__Directions__.
In the material below, find each line with the word "απορροή" and copy it.

* * *

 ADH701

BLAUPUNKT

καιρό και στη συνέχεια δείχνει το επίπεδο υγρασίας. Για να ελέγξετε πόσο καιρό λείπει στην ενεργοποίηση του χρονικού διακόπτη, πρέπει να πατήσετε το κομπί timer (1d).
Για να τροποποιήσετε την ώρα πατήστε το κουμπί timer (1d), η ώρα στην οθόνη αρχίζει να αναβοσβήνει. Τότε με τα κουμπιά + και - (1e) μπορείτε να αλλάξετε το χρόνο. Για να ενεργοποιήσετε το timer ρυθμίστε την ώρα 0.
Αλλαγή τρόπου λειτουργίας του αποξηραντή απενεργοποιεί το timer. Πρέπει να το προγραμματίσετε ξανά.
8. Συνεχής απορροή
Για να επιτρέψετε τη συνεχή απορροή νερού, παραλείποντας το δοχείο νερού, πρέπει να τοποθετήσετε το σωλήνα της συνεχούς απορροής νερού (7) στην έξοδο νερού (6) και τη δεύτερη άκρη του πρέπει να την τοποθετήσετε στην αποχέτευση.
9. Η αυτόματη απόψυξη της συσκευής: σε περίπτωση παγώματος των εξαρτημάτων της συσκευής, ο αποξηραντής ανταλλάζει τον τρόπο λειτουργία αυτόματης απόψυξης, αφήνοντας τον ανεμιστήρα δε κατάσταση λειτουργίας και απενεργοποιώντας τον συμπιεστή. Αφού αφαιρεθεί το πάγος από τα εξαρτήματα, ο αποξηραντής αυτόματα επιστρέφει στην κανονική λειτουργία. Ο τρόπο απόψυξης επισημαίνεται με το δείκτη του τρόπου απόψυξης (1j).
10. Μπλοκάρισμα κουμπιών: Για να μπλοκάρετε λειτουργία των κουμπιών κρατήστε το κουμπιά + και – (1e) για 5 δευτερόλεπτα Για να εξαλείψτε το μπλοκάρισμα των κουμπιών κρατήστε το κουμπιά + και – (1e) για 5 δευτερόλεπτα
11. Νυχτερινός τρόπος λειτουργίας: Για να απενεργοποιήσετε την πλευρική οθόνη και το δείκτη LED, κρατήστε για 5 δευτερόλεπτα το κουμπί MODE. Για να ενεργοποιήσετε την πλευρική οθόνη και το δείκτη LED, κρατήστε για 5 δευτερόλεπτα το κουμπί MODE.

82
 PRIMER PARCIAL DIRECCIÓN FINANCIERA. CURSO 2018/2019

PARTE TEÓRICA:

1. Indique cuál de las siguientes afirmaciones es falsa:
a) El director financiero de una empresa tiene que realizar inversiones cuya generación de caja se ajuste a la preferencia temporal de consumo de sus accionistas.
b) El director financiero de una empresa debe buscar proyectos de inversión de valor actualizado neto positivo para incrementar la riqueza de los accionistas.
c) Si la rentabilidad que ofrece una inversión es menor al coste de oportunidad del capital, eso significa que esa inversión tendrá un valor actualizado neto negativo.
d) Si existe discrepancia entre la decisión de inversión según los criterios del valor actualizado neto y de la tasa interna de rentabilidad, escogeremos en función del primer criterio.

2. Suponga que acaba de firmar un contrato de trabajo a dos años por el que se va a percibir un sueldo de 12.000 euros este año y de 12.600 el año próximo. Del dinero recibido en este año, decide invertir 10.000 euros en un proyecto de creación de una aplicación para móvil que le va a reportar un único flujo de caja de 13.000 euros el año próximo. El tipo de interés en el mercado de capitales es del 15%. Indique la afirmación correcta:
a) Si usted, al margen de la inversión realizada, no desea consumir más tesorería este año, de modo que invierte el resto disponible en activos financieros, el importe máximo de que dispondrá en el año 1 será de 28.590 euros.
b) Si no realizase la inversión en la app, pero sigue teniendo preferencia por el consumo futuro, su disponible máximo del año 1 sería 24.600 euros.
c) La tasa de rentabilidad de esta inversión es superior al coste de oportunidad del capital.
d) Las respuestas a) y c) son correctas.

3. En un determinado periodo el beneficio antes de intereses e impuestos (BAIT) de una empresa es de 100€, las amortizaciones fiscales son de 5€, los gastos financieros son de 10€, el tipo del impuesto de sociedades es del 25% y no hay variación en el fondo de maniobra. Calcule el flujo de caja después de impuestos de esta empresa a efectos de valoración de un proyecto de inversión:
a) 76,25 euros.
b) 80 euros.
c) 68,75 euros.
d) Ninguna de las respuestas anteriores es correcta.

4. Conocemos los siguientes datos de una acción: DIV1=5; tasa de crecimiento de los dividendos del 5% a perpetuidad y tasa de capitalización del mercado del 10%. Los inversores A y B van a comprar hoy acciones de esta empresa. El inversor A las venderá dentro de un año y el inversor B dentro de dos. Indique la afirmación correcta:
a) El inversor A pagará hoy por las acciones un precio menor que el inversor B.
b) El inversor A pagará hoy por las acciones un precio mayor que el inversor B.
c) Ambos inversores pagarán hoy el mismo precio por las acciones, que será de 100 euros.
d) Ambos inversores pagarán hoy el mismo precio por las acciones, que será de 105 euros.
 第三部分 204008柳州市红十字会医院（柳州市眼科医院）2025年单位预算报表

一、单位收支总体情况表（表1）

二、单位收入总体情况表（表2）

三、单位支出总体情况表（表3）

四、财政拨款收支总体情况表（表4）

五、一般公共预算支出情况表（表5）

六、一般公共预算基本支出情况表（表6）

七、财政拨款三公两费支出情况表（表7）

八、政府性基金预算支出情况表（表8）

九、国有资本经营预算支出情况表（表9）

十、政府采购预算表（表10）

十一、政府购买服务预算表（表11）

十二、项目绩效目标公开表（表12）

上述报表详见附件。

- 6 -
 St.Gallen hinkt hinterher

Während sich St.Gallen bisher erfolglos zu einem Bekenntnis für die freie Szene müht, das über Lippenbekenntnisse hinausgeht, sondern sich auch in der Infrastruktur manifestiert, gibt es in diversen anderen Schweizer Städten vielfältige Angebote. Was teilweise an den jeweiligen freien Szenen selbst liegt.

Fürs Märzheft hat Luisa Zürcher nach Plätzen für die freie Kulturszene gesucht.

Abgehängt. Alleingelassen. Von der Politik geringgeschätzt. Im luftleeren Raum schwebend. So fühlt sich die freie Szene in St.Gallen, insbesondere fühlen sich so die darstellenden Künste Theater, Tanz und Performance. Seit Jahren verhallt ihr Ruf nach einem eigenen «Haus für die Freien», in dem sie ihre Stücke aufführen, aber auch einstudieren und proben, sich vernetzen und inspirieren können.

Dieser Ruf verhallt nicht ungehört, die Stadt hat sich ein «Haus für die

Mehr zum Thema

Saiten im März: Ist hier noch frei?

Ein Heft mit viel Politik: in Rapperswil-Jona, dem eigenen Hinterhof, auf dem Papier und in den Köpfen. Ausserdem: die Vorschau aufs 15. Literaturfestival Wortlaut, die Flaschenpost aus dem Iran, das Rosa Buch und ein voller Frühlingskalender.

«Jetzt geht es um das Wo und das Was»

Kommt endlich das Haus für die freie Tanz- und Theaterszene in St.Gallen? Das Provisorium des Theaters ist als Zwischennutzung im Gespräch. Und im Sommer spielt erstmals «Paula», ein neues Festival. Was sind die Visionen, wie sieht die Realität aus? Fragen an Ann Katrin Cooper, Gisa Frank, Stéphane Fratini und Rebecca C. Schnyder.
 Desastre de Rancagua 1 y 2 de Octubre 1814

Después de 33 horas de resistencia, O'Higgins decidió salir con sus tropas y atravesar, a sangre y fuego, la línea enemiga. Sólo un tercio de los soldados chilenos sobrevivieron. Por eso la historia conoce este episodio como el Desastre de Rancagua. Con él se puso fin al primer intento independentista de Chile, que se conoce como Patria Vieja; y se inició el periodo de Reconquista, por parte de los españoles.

* * *

__Answer to this problem__.
8. Συνεχής απορροή
Για να επιτρέψετε τη συνεχή απορροή νερού, παραλείποντας το δοχείο νερού, πρέπει να τοποθετήσετε το σωλήνα της συνεχούς απορροής νερού (7) στην έξοδο νερού (6) και τη δεύτερη άκρη του πρέπει να την τοποθετήσετε στην αποχέτευση.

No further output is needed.